* **Consigne**
D'après l'extrait du texte, qu'ont fait d'eux-mêmes les habitants ramenés à leur devoir par les exhortations de leurs pasteurs ?

* **Extrait du texte**
Instruction, envoyée par ordre de Sa Majesté à tous les curés de son royaume, et jointe à la lettre précédente.

Sa Majesté a ordonné que les brigandages qui dévastent ou menacent plusieurs provinces de son royaume fussent réprimés par des punitions promptes et sévères. Mais, si elle a été forcée d’y avoir recours pour diminuer le nombre des coupables et en arrêter les excès, elle est encore plus occupée d’empêcher qu’aucun de ses sujets ne le devienne, et si elle peut y parvenir, le succès de ses soins sera d’autant plus consolant pour elle, qu’elle est plus vivement affligée des mesures rigoureuses que les circonstances ne lui permettent pas de négliger.

C’est dans cette vue que Sa Majesté a jugé à propos de faire adressera présente instruction aux curés de son royaume.

Elle a déjà éprouvé l’utile influence de plusieurs d’entre eux, dans des paroisses dont quelques habitants, entraînés à la révolte par des impressions étrangères, mais ramenés par les exhortations de leurs pasteurs à leur devoir et à leur véritable intérêt, se sont empressés de remettre eux-mêmes les denrées qu’ils avaient enlevées, et de porter aux pieds des autels le repentir de leurs fautes, et des prières ferventes pour le roi, dont on avait osé, pour les séduire, insulter et rendre suspecte la bonté.

* **Données fournies**
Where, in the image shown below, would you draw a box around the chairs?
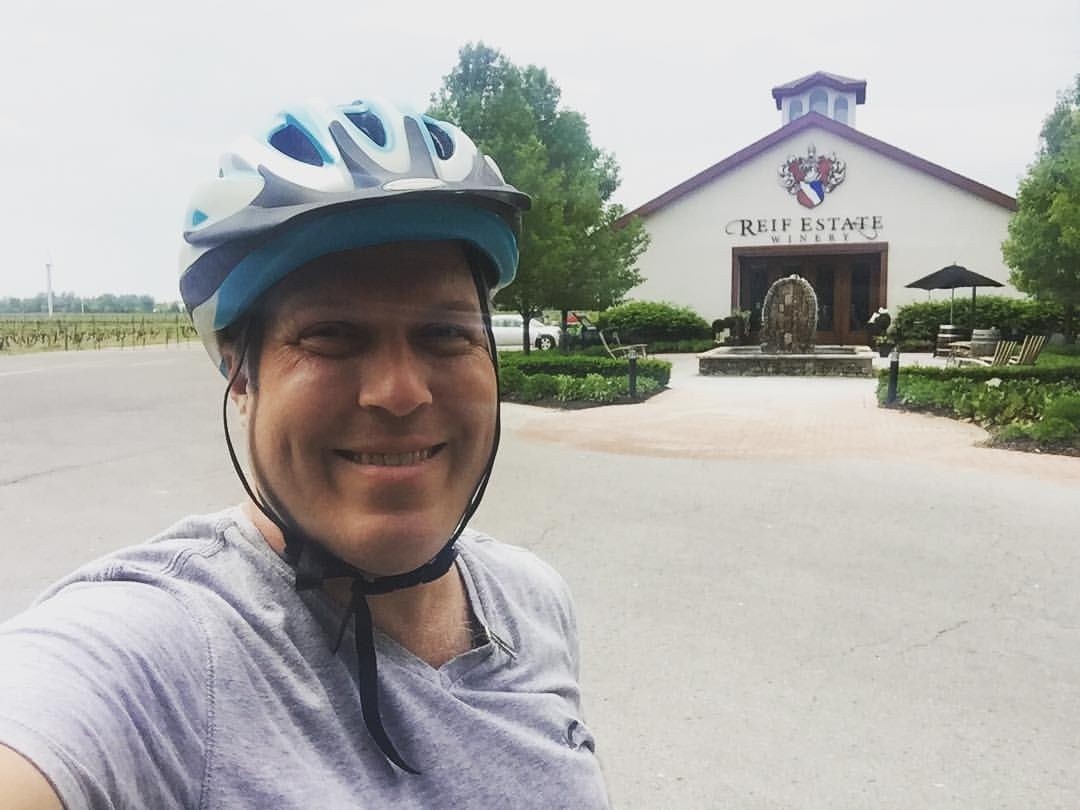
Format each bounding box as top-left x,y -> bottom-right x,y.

* **Réponse**
Ils se sont empressés de remettre eux-mêmes les denrées qu'ils avaient enlevées, et de porter aux pieds des autels le repentir de leurs fautes et des prières ferventes pour le roi.